He could face the toughest challenge yet, especially if principal rival Jan Ullrich has the backing of last year's runner-up Andreas Kloeden and Alexandre Vinokourov, third in 2003.
"I expect a serious challenge from T-Mobile. 'Vino' is very good, and can climb and time trial well, as he showed at the Dauphin Libr, so he'll be motivated. Jan is also in excellent shape, and will get even better as the Tour goes on," Armstrong said. "And Kloeden - he hasn't been going so well this year, but who knows? We'll have to have our own triple threat: with myself, Yaroslav Popovych and Paolo Savoldelli. And Jos Azevedo, too. But yes, T-Mobile are the biggest threat here at the Tour."
Rumours abound that Vinokourov might be heading to Armstrong's Discovery Channel next season, who will be keen to replace Armstrong when he retires on July 24.
"I suggest that Johan [Bruyneel, Discovery directeur sportif] would say he's interested in all good riders. Popovych has yet to prove himself at the Tour, but, if he can, then I think we'd stick with what we have. But I admire Vinokourov - he's one of the hardest working riders in the group. But we haven't signed him, and I suspect he'll stay with T-Mobile, perhaps for the rest of his career."

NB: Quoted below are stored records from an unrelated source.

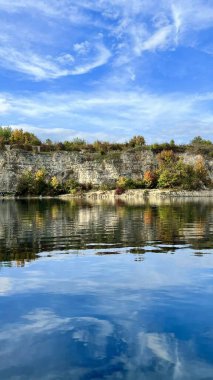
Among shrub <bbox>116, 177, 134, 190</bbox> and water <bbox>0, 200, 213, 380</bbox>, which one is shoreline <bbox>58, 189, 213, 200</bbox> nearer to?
shrub <bbox>116, 177, 134, 190</bbox>

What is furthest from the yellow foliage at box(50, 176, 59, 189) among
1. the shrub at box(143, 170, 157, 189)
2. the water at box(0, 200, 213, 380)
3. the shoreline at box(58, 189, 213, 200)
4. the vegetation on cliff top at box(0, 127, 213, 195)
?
the water at box(0, 200, 213, 380)

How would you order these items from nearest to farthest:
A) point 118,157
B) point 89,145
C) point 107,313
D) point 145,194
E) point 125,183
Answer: point 107,313, point 145,194, point 125,183, point 118,157, point 89,145

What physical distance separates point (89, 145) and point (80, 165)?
56.7 ft

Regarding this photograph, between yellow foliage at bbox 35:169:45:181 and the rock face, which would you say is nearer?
yellow foliage at bbox 35:169:45:181

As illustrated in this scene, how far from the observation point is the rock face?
132 m

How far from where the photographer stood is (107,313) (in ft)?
33.4

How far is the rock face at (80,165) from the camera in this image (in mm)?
132500

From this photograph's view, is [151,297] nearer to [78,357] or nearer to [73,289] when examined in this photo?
[73,289]

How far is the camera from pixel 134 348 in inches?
315

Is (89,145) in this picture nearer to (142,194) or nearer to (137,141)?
(137,141)

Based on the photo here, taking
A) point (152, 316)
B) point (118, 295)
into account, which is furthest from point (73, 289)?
point (152, 316)

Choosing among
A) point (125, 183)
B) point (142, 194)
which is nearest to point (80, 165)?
point (125, 183)

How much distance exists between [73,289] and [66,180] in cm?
12164

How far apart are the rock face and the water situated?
113 meters
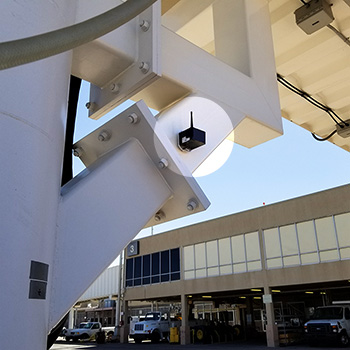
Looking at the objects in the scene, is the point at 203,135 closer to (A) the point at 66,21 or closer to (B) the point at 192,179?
(B) the point at 192,179

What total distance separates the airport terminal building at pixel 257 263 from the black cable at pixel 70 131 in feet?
68.2

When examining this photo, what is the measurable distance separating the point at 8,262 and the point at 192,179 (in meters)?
0.97

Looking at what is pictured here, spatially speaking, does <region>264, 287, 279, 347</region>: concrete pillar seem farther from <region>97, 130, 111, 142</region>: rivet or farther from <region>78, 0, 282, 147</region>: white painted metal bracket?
<region>97, 130, 111, 142</region>: rivet

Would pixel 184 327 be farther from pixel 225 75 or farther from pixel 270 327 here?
pixel 225 75

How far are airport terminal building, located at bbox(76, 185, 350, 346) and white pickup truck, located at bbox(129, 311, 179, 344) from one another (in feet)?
5.28

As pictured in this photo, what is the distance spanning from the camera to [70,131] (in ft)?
6.88

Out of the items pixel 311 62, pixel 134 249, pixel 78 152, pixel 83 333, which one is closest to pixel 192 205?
pixel 78 152

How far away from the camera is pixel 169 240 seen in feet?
101

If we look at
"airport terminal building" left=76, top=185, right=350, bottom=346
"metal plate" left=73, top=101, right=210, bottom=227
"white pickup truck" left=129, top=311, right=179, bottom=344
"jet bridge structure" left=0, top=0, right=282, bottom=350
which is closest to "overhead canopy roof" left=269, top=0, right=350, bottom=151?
"jet bridge structure" left=0, top=0, right=282, bottom=350

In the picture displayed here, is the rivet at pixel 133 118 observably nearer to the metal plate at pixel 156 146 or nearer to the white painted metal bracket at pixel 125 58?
the metal plate at pixel 156 146

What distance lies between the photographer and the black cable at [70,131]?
2.01 metres

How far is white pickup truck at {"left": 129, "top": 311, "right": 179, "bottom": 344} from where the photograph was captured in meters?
29.1

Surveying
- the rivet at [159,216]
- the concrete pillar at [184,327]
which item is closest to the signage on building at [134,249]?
the concrete pillar at [184,327]

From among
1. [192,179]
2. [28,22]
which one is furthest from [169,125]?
[28,22]
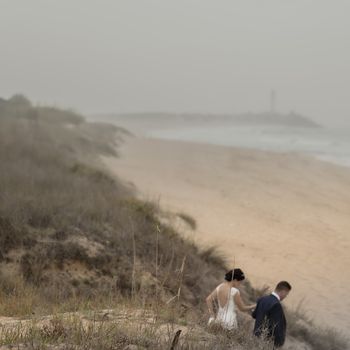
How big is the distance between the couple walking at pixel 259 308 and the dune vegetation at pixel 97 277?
23 cm

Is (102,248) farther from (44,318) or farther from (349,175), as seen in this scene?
(349,175)

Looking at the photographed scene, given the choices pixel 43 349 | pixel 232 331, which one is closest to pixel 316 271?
pixel 232 331

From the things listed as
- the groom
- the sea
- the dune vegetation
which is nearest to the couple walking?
the groom

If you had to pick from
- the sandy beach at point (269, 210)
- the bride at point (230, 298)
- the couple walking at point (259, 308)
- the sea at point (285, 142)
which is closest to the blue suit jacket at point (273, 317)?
the couple walking at point (259, 308)

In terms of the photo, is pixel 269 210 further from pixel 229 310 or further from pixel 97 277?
pixel 229 310

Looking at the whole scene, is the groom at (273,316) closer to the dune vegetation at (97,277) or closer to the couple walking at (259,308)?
the couple walking at (259,308)

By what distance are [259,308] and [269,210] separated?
38.7ft

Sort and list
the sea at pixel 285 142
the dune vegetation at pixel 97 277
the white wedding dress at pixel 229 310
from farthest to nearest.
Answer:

Armstrong singled out CSC's Ivan Basso, third at last year's Tour, as one of his main rivals. "I watched the Giro daily and he was impressive at the start but then got that stomach bug. But it was clear that he has improved his time trialling and climbing and will be motivated. He wasn't happy with his Giro, so he'll be one of the main challengers, if not the main one."
But Armstrong was to-the-point when asked what the deciding factor would be for who will win this year's race: "Whoever's the strongest."

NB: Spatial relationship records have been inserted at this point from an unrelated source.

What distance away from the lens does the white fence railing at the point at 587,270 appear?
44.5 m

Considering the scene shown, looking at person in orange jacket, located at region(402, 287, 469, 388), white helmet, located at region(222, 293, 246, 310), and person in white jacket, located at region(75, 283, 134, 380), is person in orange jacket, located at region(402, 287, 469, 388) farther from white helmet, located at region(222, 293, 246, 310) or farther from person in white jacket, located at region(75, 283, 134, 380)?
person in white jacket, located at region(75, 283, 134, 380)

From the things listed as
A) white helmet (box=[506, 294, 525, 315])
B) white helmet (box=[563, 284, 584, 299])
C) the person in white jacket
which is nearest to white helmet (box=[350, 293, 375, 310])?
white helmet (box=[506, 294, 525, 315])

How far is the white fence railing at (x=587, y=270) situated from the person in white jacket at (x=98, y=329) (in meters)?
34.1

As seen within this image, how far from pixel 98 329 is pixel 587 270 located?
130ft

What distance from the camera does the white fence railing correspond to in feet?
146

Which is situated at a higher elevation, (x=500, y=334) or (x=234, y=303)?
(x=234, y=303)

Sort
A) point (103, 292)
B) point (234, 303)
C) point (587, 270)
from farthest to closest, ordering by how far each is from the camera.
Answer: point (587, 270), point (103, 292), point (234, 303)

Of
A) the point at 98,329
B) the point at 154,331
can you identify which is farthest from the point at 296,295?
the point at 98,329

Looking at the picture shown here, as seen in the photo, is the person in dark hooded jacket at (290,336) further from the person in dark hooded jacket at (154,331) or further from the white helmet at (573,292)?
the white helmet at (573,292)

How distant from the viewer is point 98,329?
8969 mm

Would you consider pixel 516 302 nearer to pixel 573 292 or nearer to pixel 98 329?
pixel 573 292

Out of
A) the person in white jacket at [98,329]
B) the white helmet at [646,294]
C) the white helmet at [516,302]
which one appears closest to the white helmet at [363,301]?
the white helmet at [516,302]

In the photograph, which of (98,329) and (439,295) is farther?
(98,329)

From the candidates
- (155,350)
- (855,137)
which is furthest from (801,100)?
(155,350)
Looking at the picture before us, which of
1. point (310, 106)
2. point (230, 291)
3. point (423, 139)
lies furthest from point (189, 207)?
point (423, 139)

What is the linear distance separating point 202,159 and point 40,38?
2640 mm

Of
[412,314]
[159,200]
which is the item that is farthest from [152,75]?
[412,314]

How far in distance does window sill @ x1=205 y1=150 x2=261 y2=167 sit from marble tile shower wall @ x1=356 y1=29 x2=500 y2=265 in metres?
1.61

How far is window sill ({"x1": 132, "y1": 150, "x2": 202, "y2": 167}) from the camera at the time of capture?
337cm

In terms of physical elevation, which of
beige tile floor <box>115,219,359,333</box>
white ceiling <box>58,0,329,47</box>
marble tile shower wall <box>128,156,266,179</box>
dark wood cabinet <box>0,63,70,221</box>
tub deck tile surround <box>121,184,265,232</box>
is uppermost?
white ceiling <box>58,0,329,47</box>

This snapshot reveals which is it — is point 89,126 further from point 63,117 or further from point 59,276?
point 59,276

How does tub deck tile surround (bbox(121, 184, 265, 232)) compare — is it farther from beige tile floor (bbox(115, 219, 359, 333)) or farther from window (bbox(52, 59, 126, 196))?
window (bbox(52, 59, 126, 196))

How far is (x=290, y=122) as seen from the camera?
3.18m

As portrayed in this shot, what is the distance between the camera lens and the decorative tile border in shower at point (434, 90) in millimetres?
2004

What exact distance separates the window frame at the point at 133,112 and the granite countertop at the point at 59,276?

Asked to elaborate, Armstrong pointed at the first week in the mountains as being key. "I'm most nervous about those opening stages in the mountains, as you're always unsure in the first week about your own form. The middle 10 days of the race are going to be very critical, when there's a lot packed in, but I can't put my finger on one day."
A question from renowned anti-doping campaigner-turned-journalist Paul Kimmage about whether his preparation for this year's Tour had changed since stopping working with Dr Michele Ferrari, who was convicted last October of doping-related offences, was also afforded only short shrift. "It's not changed at all," Armstrong glowered.

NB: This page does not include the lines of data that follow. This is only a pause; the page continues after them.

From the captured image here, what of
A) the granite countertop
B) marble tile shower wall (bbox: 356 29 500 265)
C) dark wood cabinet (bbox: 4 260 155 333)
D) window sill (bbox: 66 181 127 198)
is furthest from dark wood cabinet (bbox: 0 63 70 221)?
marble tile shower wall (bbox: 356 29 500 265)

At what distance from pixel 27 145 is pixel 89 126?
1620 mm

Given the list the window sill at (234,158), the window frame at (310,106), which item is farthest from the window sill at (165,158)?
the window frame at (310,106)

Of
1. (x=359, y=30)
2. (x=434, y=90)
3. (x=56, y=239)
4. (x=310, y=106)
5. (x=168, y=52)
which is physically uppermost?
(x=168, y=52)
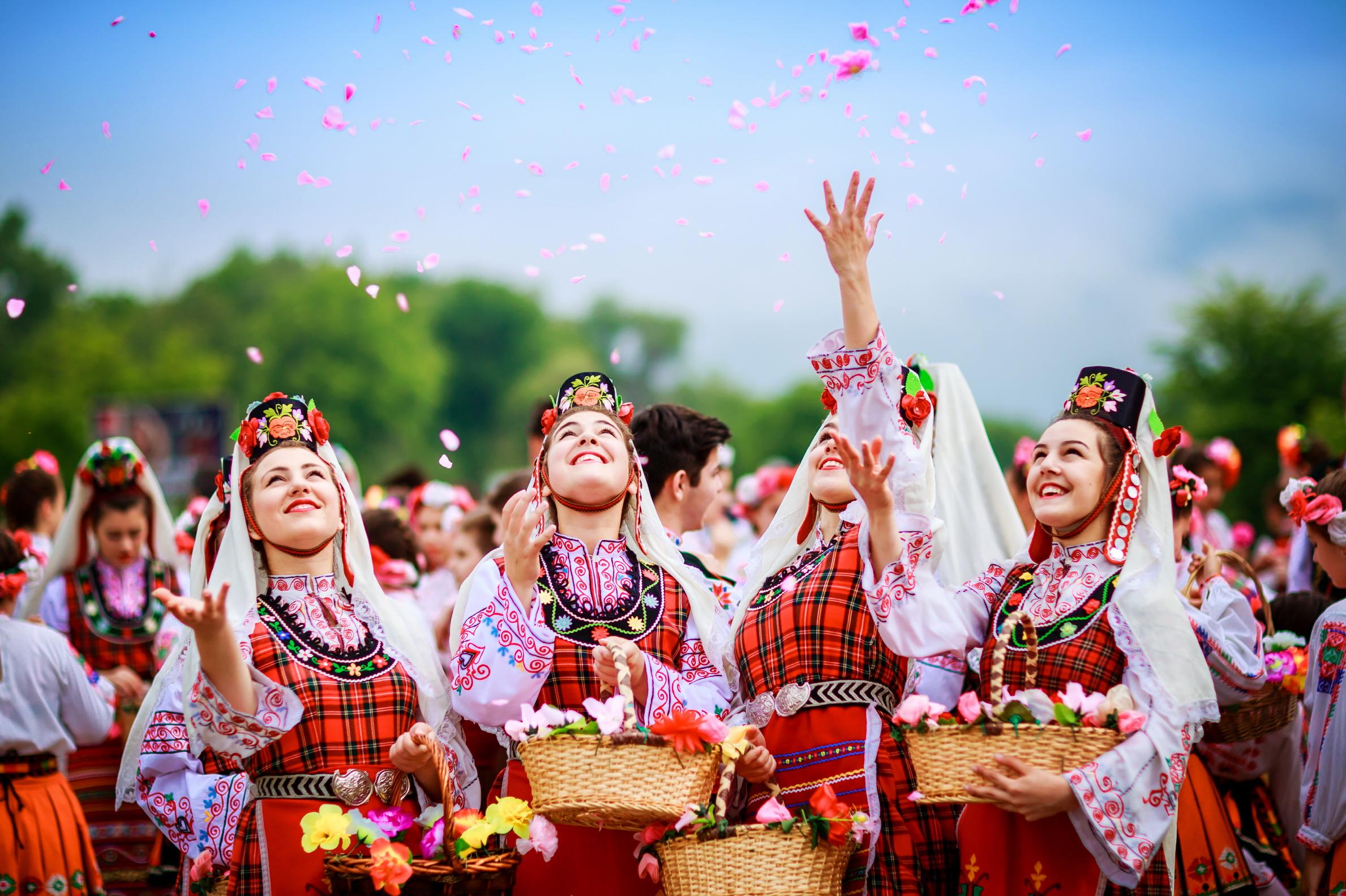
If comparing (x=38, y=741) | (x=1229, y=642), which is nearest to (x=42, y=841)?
A: (x=38, y=741)

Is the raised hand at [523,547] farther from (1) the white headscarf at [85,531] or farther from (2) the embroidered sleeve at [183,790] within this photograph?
(1) the white headscarf at [85,531]

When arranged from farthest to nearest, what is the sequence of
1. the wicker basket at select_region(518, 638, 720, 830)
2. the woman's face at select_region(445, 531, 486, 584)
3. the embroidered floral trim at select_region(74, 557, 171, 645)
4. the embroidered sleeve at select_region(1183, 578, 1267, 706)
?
the woman's face at select_region(445, 531, 486, 584) → the embroidered floral trim at select_region(74, 557, 171, 645) → the embroidered sleeve at select_region(1183, 578, 1267, 706) → the wicker basket at select_region(518, 638, 720, 830)

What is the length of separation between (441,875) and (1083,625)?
1.98 meters

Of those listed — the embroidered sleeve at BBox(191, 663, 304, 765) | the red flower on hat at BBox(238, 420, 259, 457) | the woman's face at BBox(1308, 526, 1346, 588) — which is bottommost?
the embroidered sleeve at BBox(191, 663, 304, 765)

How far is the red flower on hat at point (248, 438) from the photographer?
14.1 feet

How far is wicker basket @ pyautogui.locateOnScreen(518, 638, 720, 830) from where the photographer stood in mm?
3352

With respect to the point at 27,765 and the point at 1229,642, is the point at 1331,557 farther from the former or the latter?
the point at 27,765

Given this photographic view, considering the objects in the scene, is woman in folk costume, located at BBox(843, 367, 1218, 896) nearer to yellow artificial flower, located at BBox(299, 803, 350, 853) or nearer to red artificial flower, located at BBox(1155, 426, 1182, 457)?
red artificial flower, located at BBox(1155, 426, 1182, 457)

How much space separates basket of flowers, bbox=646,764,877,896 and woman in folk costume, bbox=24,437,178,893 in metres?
3.88

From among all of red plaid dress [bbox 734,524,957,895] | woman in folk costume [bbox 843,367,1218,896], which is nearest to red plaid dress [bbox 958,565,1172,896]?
woman in folk costume [bbox 843,367,1218,896]

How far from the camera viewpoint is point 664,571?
4.28 metres

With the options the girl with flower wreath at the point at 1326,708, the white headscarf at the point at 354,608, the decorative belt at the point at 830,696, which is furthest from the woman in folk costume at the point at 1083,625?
the white headscarf at the point at 354,608

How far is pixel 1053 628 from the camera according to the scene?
389 cm

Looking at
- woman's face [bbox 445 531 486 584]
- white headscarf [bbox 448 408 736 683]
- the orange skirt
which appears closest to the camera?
white headscarf [bbox 448 408 736 683]
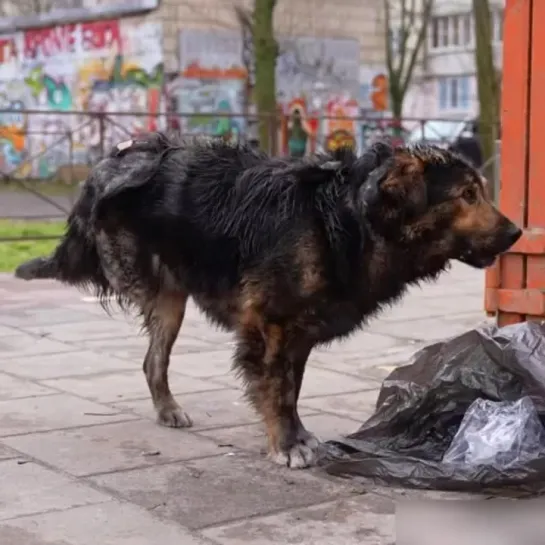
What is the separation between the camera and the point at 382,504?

Of Saturday's 19km opening time trial stage, Armstrong revealed that he will be taking it very seriously indeed, having ridden the course just prior to the press conference.
"Saturday's stage is similar to the opening stage in 2000. It's close to 20km but feels like more because it's point-to-point," Armstrong said. "There's one bridge and five roundabouts, and no turns, or hardly any, so it will feel like 25-30km if there's a headwind like there was today. So there could be some big time gaps. It's a serious stage."
The inevitable question about life after cycling focused on rumours of a career in politics - and of the top job in particular.
"You never know! Actually, I shouldn't even say you never know," Armstrong laughed. "I don't like this [press conference] setting, so why would I want that as you'd have to do it every day as president? But it's true that politics and the good of a country and a community interest me. But I need a few years to relax and evaluate whether I want a life in the public eye. But I have no dreams of the White House."
Rather, it's yellow that Armstrong's chasing, and it's not just for himself that he wants to take his seventh Tour.
"Discovery have made a big commitment, and I feel obliged to give them a Tour de France victory; I think they deserve it. My children are going to be here at the finish - they weren't last year - and so I want to win in front of them. But they still don't understand why I can't just choose the colour jersey I want," he smiled.